We left ForceSud with team boss Gilles Gallais last weekend promising confirmation by Tuesday (May 28) of a new sponsor who would support the team for three seasons. L'Equipe phoned him Tuesday evening and he told the paper with what they described as "frantic optimism" that "it's only a question of hours", adding: "Believe me, this contretemps is entirely outside my control." Gallais said the new sponsor would add its name to the ForceSud jersey for this season and then take most of the space in 1997. "ForceSud will therefore change its name in 1997," Gallais said. The riders were no more convinced by this than were cynical Parisian journalists. Things had picked up a bit -- two of the four months' salaries owed to them had been paid.

But another door was slammed in the faces of riders who -- one thinks in particular of Christophe Capelle, with his Criterium International stage win -- have made serious efforts to put their team in the limelight when Dauphine Libere organizer Thierry Cazeneuve announced that ForceSud was being scratched from the list of teams in the race which starts tomorrow (June 2).
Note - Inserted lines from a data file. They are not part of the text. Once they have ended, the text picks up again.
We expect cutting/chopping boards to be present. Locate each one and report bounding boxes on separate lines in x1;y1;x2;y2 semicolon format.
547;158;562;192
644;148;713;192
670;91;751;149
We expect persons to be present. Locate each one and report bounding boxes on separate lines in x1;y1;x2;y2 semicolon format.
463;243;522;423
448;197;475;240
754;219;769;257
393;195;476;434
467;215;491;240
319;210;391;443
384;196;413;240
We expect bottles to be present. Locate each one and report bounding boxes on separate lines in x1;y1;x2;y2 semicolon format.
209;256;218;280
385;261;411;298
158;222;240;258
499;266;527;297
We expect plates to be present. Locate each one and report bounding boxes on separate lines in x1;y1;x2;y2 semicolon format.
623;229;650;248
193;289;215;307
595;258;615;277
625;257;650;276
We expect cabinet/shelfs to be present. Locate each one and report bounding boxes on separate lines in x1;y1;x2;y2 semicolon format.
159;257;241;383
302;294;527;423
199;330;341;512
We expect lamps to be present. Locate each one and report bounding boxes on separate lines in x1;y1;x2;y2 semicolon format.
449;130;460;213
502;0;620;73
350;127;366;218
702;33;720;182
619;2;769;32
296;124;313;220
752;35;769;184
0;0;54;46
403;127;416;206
Earlier in the day Cazeneuve had faxed UCI president Hein Verbruggen pointing out the problems of giving places in races to teams that have not been paying their riders regularly. "This state of affairs, unacceptable because it's illegal, has led me to refuse [ForceSud] participation in the Dauphine Libere," he wrote, adding: "This decision has been taken after careful consideration, the first thing to be thought about being who, in the case of an accident, would be responsible for a rider who hadn't been paid, and who would therefore not be covered by social security."
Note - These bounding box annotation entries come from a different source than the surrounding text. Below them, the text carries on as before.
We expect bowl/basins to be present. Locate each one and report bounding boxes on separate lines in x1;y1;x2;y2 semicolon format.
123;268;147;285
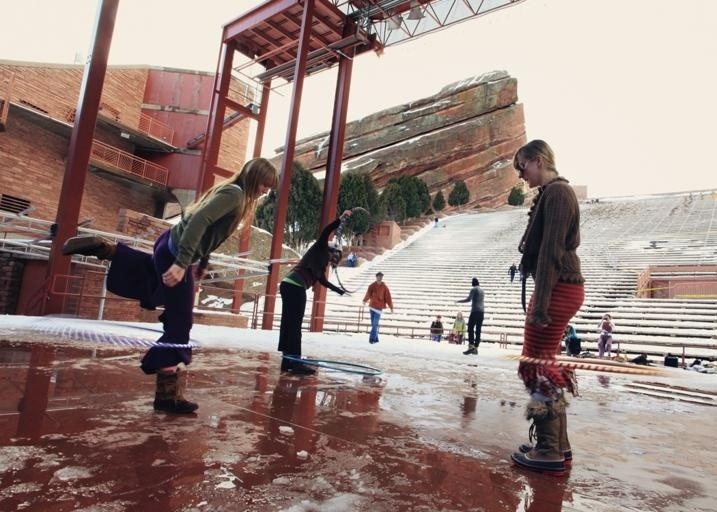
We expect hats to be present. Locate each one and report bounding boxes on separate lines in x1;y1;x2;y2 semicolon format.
328;243;343;268
472;278;479;286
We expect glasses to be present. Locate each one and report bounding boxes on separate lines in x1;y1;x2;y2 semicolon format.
516;157;537;174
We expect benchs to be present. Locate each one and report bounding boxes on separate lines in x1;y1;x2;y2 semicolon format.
239;194;717;365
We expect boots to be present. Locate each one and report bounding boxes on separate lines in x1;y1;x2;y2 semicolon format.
62;236;116;261
153;367;199;413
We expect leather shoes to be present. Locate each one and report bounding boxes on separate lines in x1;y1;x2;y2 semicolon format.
510;393;572;476
281;358;315;373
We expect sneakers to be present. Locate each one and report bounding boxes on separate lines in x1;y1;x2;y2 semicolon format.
463;345;478;355
369;338;378;344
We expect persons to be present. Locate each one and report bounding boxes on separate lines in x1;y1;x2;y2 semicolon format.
429;315;444;342
347;252;353;266
690;359;702;367
508;263;517;282
560;323;579;357
454;276;485;355
510;140;586;472
62;157;279;416
351;251;357;266
453;312;464;345
361;272;393;343
596;313;614;357
629;351;656;367
444;327;460;345
276;210;352;376
662;353;678;367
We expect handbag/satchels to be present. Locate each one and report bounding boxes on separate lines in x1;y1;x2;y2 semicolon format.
568;338;580;354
By Friday's issue, L'Equipe was headlining its update on the team "ForceSud at the end of the road" pointing out in the standfirst that (today's) Classique des Alpes might well be the rapidly disintegrating team's last race. As things stood at the end of the week, Gallais had still not been able to confirm new sponsorship, and was he able to do so, he might find himself with no riders with sufficient confidence in him to continue with the team.

Christophe Bassons left to join Festina a month ago, and Dominique Arnould signed a contract with Agrigel-La Creuse on Thursday. Christophe Capelle and Thierry Bourguignon had been approached with promises of contracts by Collstrop directeur sportif Willy Teirlinck, which he seems to have thought might help him in his quest for a ride for his team in the Tour de France, but this proposal seems to have gone off the boil. Capelle, come what may, has said he will seek to be relieved of his contractual obligations to Gallais and Thierry Bourguignon is said now to be awaiting a favourable response in Italy. Young neo-pros like Anthony Morin, Xavier Jan and Christophe Rinero are still looking. Over to you M. Guimard?